Provided passage →
[Start of section]

A labor shortage sparked by the COVID-19 pandemic is helping formerly incarcerated people find jobs, according to The Associated Press.
At least 11.3 million jobs opened up in the U.S. “amid a dire national labor shortage” sparked by the pandemic, according to the July 10 AP story.
When Antonio McGowan walked out Mississippi’s Parchman State Penitentiary in 2014, and after 17 years, he had trouble finding a stable job and paycheck.
“Things weren’t in place” McGowan said. “They weren’t where I wanted them to be as far as being an individual back in society. It was a struggle.”
McGowan found himself working from one odd job to the next, including landscaping and painting, but it was not enough to pay the bills. It was difficult finding a permanent job with a criminal record.
In recent years, McGowan was able to find employment with the help of the Hinds County Reentry Program and MagCor, companies that provide job training for people in Mississippi correctional facilities and formerly incarcerated people seeking employment. These jobs provide stable hours and a paycheck.
“We think the pandemic, in a sense, was a big help,” MagCor recruiter Eric Beamon said. “If no one wants to work anymore, or if everyone wants to work from home, employers are begging for employees.”
Studies show that having a stable job reduces recidivism. Even though not everyone is willing to hire people with criminal records, a 2021 survey conducted by the Society for Human Resource Management Foundation and the Charles Koch Institute shows 53% of professionals say they are willing to hire people with criminal records, up from 37% in 2018, according to the AP.
With the help of Upchurch Services, a company that allows workers to take classes in repair services and gain experience in the field, McGowan found a fulltime job in air conditioning and heating repairs, working 40 hours a week. He earns $15 an hour plus overtime and has full health care coverage.
“Summer, winter, spring or fall, you’ll need either heat or air conditioning,” he said. “So I found something I can help people out with. At the same time, it can keep me in the working class, so I don’t fall back into the things I used to do.”

[End of section]

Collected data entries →
[Start of section]

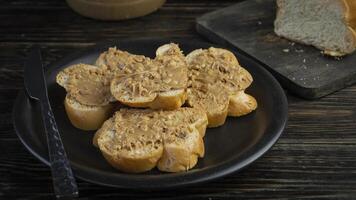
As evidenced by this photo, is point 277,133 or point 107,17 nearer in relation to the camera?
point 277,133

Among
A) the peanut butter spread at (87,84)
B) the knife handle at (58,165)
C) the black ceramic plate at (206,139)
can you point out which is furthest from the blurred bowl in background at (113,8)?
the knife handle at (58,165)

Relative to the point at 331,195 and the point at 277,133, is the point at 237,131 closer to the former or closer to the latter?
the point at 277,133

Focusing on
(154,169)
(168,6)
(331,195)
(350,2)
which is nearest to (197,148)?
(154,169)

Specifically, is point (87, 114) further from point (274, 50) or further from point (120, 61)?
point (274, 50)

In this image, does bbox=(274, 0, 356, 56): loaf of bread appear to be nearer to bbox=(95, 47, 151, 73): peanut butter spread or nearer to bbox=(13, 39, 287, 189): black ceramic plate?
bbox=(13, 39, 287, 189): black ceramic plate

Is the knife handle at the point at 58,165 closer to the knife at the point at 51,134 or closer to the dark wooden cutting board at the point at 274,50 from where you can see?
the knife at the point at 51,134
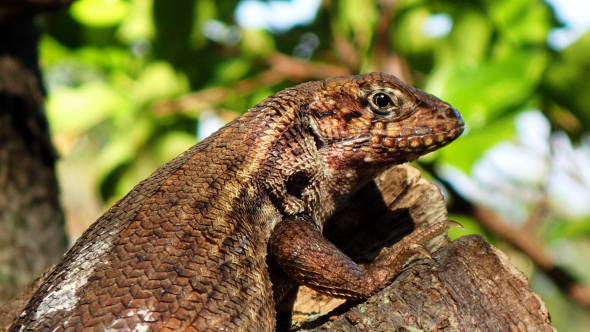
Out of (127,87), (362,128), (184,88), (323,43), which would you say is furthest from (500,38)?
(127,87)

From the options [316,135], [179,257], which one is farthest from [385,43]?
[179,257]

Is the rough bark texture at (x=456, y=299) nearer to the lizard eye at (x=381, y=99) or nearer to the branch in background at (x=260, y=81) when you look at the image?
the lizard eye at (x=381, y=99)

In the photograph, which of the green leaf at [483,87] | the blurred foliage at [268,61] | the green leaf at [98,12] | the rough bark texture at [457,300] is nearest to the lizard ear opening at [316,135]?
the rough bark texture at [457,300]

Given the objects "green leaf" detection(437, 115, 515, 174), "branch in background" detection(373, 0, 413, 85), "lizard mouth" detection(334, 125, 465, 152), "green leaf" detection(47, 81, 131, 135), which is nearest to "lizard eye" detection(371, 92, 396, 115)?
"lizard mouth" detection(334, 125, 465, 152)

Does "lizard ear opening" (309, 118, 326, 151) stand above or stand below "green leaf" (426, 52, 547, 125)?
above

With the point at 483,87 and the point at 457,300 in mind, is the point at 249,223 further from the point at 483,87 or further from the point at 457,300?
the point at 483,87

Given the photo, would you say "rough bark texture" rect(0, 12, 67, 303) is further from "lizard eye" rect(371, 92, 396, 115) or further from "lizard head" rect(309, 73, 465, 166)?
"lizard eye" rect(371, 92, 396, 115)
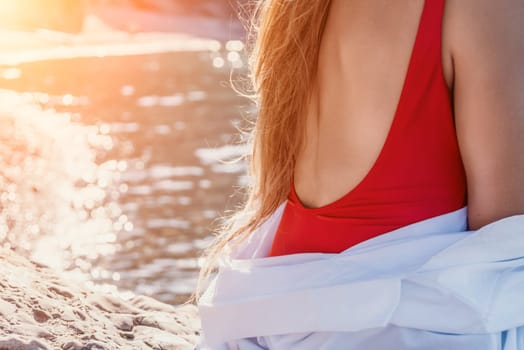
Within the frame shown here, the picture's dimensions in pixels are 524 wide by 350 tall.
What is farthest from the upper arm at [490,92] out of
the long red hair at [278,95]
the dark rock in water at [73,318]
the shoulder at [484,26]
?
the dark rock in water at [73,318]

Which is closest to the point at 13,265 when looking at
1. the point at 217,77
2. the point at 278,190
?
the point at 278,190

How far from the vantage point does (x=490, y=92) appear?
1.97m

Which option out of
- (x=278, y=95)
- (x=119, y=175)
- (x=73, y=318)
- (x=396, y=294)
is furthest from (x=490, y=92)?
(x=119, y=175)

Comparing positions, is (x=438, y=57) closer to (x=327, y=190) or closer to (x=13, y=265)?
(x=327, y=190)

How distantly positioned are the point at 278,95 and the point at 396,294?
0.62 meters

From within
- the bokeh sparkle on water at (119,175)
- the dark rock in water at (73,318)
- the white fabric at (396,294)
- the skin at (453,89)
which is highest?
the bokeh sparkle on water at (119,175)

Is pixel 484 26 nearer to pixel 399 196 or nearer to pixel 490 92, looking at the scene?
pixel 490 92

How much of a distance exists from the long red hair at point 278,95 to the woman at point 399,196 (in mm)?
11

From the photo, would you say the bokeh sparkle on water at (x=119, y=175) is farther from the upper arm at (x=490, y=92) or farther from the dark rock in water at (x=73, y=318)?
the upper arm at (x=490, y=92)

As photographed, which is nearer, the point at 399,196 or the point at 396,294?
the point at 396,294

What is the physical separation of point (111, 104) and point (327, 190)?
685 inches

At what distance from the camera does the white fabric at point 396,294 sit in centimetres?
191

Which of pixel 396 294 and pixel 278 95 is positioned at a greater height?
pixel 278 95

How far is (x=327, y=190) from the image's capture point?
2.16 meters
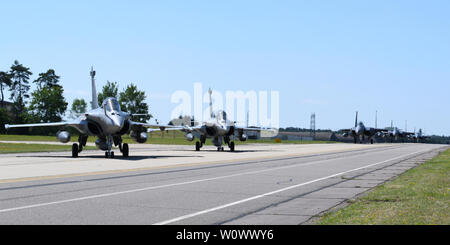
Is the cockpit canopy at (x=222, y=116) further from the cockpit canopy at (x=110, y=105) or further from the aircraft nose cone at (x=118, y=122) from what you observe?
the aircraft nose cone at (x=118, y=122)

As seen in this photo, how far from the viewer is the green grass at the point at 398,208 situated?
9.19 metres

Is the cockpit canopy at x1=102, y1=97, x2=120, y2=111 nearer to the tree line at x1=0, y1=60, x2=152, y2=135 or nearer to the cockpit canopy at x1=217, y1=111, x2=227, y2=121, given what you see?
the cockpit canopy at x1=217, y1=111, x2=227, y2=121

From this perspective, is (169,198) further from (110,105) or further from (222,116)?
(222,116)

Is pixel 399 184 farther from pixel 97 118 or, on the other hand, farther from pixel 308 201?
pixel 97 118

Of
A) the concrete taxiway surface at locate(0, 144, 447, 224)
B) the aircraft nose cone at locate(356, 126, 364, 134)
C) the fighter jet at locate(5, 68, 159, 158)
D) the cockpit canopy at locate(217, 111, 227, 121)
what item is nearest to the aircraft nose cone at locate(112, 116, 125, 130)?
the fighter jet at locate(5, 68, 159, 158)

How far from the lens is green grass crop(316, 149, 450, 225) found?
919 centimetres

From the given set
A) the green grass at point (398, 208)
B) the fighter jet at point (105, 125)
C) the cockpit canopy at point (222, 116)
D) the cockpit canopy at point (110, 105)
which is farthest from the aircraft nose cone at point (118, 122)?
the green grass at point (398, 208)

[End of section]
[Start of section]

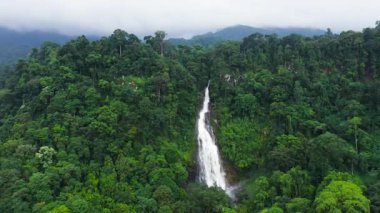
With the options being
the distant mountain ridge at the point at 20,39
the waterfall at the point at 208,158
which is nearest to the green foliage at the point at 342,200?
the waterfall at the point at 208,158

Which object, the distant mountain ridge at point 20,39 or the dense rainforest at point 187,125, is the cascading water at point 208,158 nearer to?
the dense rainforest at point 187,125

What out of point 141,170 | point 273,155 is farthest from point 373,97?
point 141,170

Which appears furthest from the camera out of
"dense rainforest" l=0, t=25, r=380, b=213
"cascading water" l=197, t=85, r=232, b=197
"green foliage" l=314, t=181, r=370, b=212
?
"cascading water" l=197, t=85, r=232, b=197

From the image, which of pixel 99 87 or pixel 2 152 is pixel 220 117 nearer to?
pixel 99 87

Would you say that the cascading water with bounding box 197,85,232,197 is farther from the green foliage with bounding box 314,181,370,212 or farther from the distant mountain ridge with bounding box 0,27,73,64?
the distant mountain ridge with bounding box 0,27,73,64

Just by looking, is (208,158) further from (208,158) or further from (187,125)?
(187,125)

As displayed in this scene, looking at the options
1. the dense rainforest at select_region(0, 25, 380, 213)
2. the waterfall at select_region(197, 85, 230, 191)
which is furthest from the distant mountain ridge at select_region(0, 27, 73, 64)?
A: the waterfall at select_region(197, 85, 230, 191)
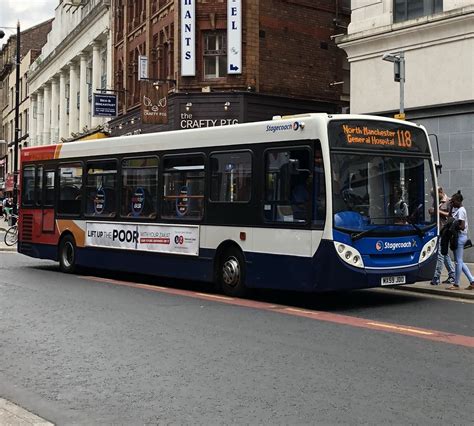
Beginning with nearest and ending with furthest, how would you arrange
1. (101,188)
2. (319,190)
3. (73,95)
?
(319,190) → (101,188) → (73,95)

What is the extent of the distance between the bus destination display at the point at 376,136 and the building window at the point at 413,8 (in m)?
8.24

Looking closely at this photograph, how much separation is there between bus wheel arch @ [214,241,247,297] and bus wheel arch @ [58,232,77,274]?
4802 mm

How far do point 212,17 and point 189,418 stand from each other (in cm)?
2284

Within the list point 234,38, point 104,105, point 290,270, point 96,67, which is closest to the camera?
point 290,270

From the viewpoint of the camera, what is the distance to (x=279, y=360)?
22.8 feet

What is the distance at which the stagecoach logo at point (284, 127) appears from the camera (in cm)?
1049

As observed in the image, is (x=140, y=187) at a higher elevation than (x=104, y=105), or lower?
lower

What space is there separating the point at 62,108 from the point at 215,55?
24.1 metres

[End of section]

Task 1 →
Name every program or company that the article on the labor shortage and formerly incarcerated job seekers credits with helping Antonio McGowan find work.
Task 2 →
Carry the article about the labor shortage and formerly incarcerated job seekers forward from its last paragraph.

Answer section 1 →
Hinds County Reentry Program
MagCor
Upchurch Services

Answer section 2 →
McGowan said his work means more than just a job. “It’s the look on someone’s face,” he said. “When you fix something of theirs that’s been broken, they just smile. I spent so many years hurting people. So I know the look people have when they feel hurt. To see the reverse of that, it’s enough to make me happy.”
Other companies such as Amazon, Waffle House, and Columbus-based Lyle Machinery are among firms willing to hire ex-prisoners. There has been an increase in new jobs and in wages, some as paying as much as $20 an hour.
The workforce reentry program also provides parolees with mentors to help with the challenges after incarceration. Cynetra Freeman was Savannah Hayden’s mentor after she was released from prison in November for five felony convictions.
Freeman is the founder of Mississippi Center for Reentry, an organization that prepares inmates to leave prison and be ready and prepared for the workforce.
The day after Freeman was released from prison, she recalls taking the bus to the employment agency, only to be told she would never get a job because of her criminal record.
“This crushed me and made me think about others who felt the same devastation,” Freeman said. “Employment is one of the toughest aspects for a person who is just returning home.”
Freeman encouraged Hayden to think long-term for a stable job. Hayden now works as the mental health and drug addiction coordinator for Freeman at the Center for Reentry.
“After so many doors are slammed in your face, you get tired of asking,” Hayden said. “But there will be a person who says ‘yes,’ and that will change your life.”